Horse attacks are relatively uncommon. Unless you encounter that horse again in the same Park, you are unlikely to have it happen again. If you are a horse person and you deal with a lot of different horses you may find yourself in that situation more than once but on a percentage basis, horse attacks are quite uncommon even though they do occur. When a horse attack happens to you it is not something you easily forget.

First question: why? I guess it’s an impossible one to answer…

Could be any number of reasons; territorial, self defense, harassment by humans or other horses, rabies, just feeling full of himself.

Second question: what would you had suggested us to do?

I tell you what I did: I lost my nerves, turned back and started running through the bushes towards the water. In my mind was the idea that, should the horse keep behind us, it would eventually stop if we jumped into the water. A stupid idea, might be… as you may realize I’m not the bravest person alive, either. My friend came running close behind me, but he was wise enough as to keep looking over his shoulder to check what the horse was doing: it seems that it reached the place where we left the path and run a little bit through the bushes behind us, but quickly stopping.

Apparently, since you came away unscathed, what you did worked.

My friend suggests that we should have run towards the forest, stating that the horse would have run slower among the trees, and that eventually we might have been able of climbing to one, but in my mind, since the horse came out of the forest, it made more sense to go otherwise…

*I* personally would have run right at him screaming and hollering, "I'LL KILL YOU, YOU MESS WITH ME!!! What you did was right under your circumstances. I have enough horse experience to know that I don't want my back turned to him because that may encourage him and I can't outrun him anyway. If he wants me, he's got me and I want to be facing him when we close, if we do. I'm going to be trying everything I can to make him think I'm badder than he is. If the opportunity presents itself to put a tree or other barricade between you and it, and being able to keep it between you and it, that's usually helpful.

Do you think that the attack was only a bluff, and that the horse would never have come close to us, should we had stood up? It was a pretty convincing bluff, though. I imagine, whatever its final motivations, that the horse didn’t really intend to get us, because it would easily have outrun us should it be its wish; and that it was just pissed off for whatever reason and wanted to make us flee from there. I’m just worried in case there had been with us somebody who couldn’t run: a child, an elder or whoever. I guess in that case the answer would be to try to kick and scare it in every possible way, although there were no sticks or stones on sight that I recall…

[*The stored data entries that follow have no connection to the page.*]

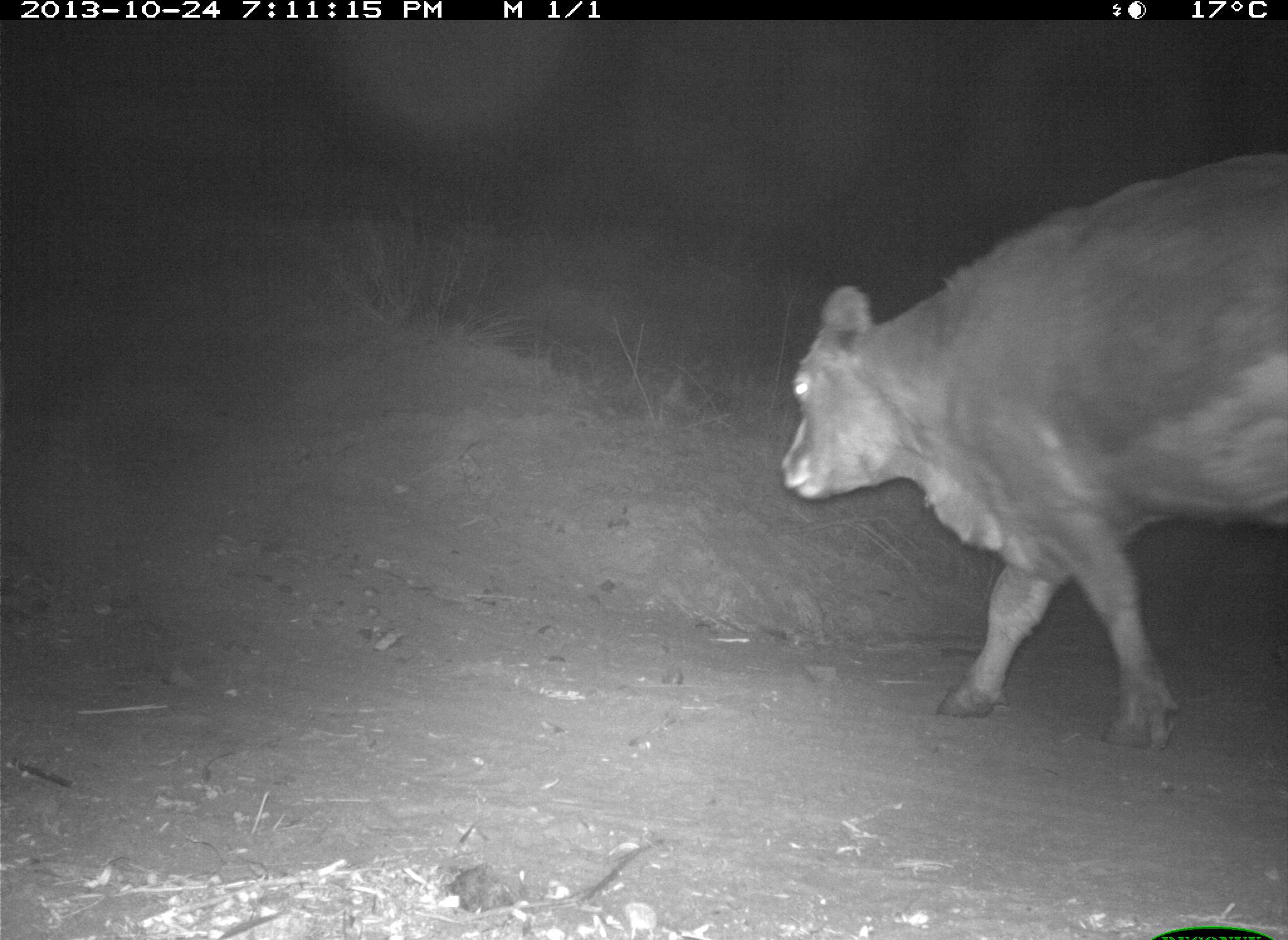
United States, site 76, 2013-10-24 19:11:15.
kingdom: Animalia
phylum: Chordata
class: Mammalia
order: Artiodactyla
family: Bovidae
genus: Bos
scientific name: Bos taurus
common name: cow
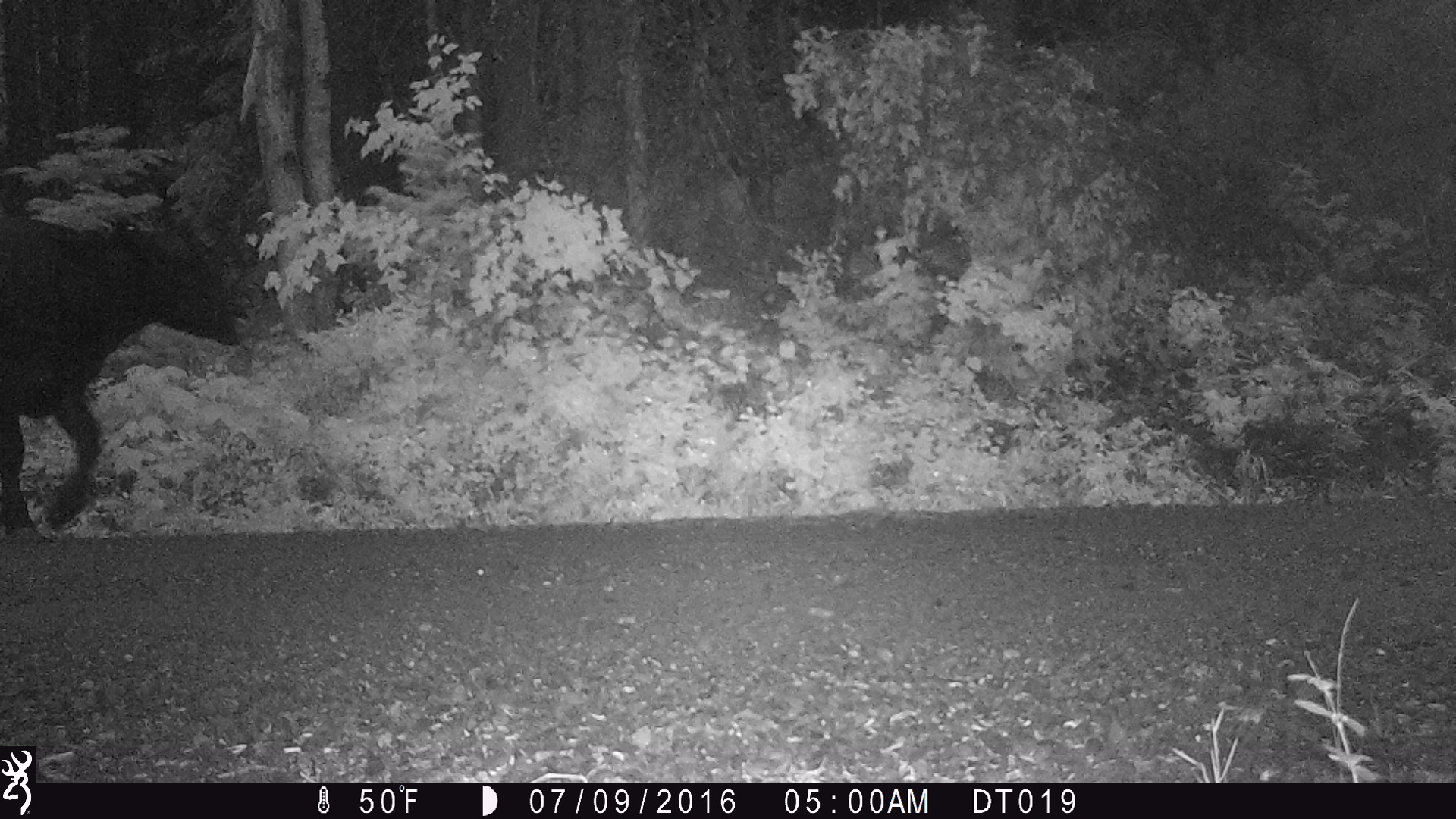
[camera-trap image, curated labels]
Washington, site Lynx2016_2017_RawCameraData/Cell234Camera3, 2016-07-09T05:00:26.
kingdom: Animalia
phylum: Chordata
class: Mammalia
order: Artiodactyla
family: Bovidae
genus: Bos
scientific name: Bos taurus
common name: domestic cattle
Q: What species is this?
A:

The attack, and it was an initiated attack if not a completed one, should be reported. If I lived in Belguim **AND** I had the authority he'd be on a dinner table. You do not want to be anywhere near an attacking horse, it can really mess up your life. While it is very often possible to fix the behavior it wouldn't be easy roaming in a public park.

Well, that’s it. I hope you have enjoyed the story, if nothing else. I’d gladly read any comments on the subject you might have.

Yours sincerely,

Glad you are well, thanks for writing.